Arriving there is what you are destined for.
But do not hurry the journey at all,
Better if it lasts for years,
so you are old by the time you reach the MLA,
wealthy with all you have gained on the way,
not expecting the profession to make you rich.

The MLA gave you the marvelous journey.
Without her you would not have set out . . .

Mark Scroggins said...

Hi Tyrone, Steven, Joseph, & happy new year to all!

Sorry no time to talk, Tyrone; but you were there at that dreadful scene, etc. Perhaps next month, closer to home?

Steven: yes, the MLA interview process is really only a semi-finalists roundup, tho it's not unheard of for particularly desirable candidates to get job offers at the convention. We for instance will be inviting three finalists from each of our searches to visit over the next few weeks -- which makes the whole hiring process interminably long & tiring for all involved.

Kevin Killian said...

Hi Mark,

I'm sorry I didn't see you (or your badge) in the crowd, and I was hunting you out hoping you were there and carting around my copy of your book for you to sign.

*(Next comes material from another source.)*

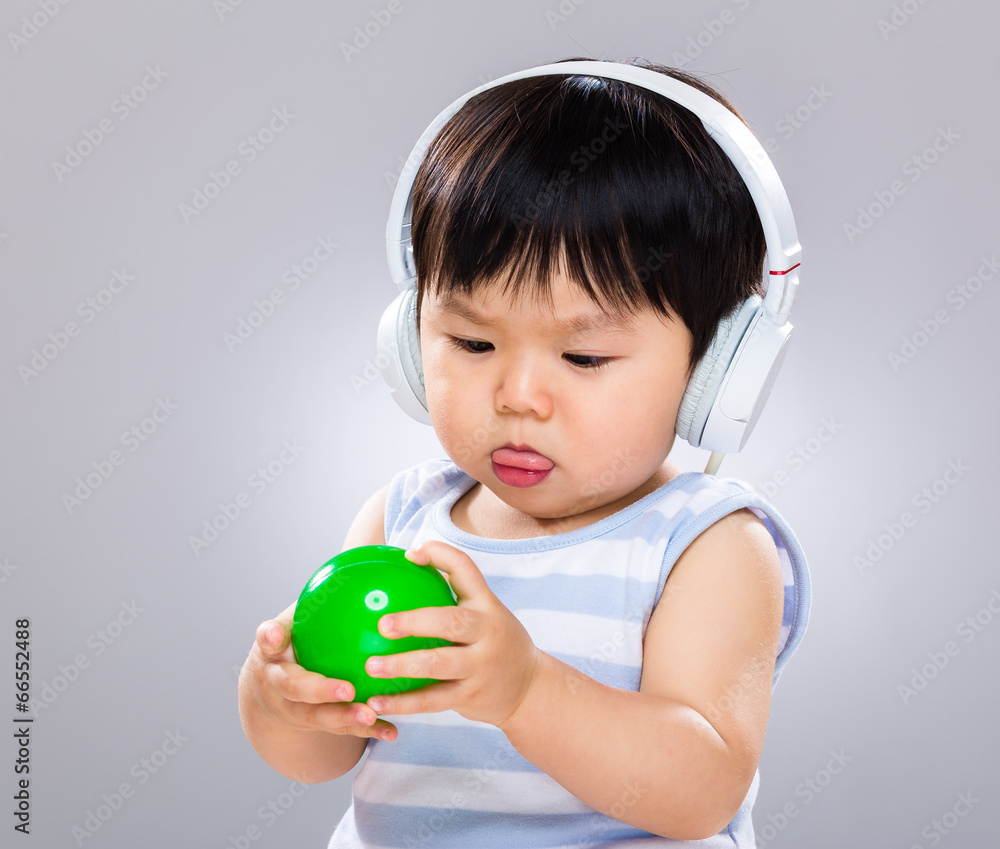 Baby boy with headphone and play with plastic ball Baby boy with headphone and play with plastic ball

Tyrone, please don't give up on those marathons, you were worth waiting hours for. Maybe you could be Tyrone Williams Esquire next time and appear in the E's.

Happy new year,

Kevin K.

Brian said...

I'll give USAir this much--they were on time for us and encouraged people to bring their own snacks on board as opposed to holding us hostage for their products.

Side question: why is it that MLA and AWP are so often in cold places. The City was a welcome change, as the weather was beautiful, but after previous years in Chicago, NYC, etc. I'm looking for one in San Diego or Miami or even Austin again.

Mark Scroggins said...

Short answer, Brian: Austin's too small for MLA, which is a monster convention. I've been to MLAs in San Diego & LA, but from what I understand Miami is simply too expensive during the holidays -- the hoteliers make more money from regular vacationers than they would from thousands of lit scholars paying convention rates.

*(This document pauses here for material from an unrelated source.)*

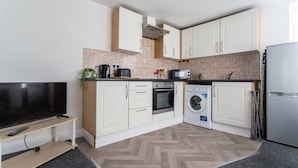 A compact kitchen with white cabinets, a washing machine, a microwave, and a refrigerator.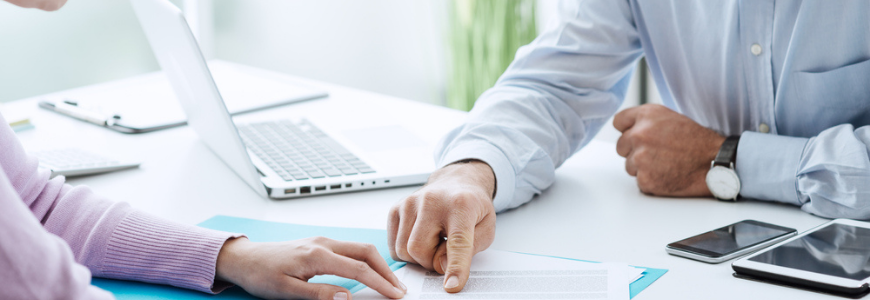 A man explaining terms of a contract to a woman at a desk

(I thought "The City" was NYC!)

US Air was indeed on time, but they also charged extra to check baggage, which led to horrendous holdups while people wrassled carryons (half of which had to be checked ultimately anyway).

Steven Fama said...

Suggesting that a poet call himself something different so that maybe he could read at a marathon earlier is not helpful.

If these marathons are to continue (and they shouldn't), here are two suggestions:

(1) all reader's names get put into a hat, and then are drawn out, and that random order -- not alphabetizing -- determines the order of reading.

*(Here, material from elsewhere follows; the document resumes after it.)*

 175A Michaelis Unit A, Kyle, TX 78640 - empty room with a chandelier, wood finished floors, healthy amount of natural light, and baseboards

(2) Enforce the time limits for each reader, by turning the stage microphone off once the allotted time period (and some reasonable grace period -- say 20 seconds for a two minute slots) is reached. If too many poets, as apparently is the case, are inconsiderate egoists at these readings, then courtesy must be enforced.

It's regrettable that some writers just "la-di-da" the complaints of listeners, readers, and even other poets about these awful marathons.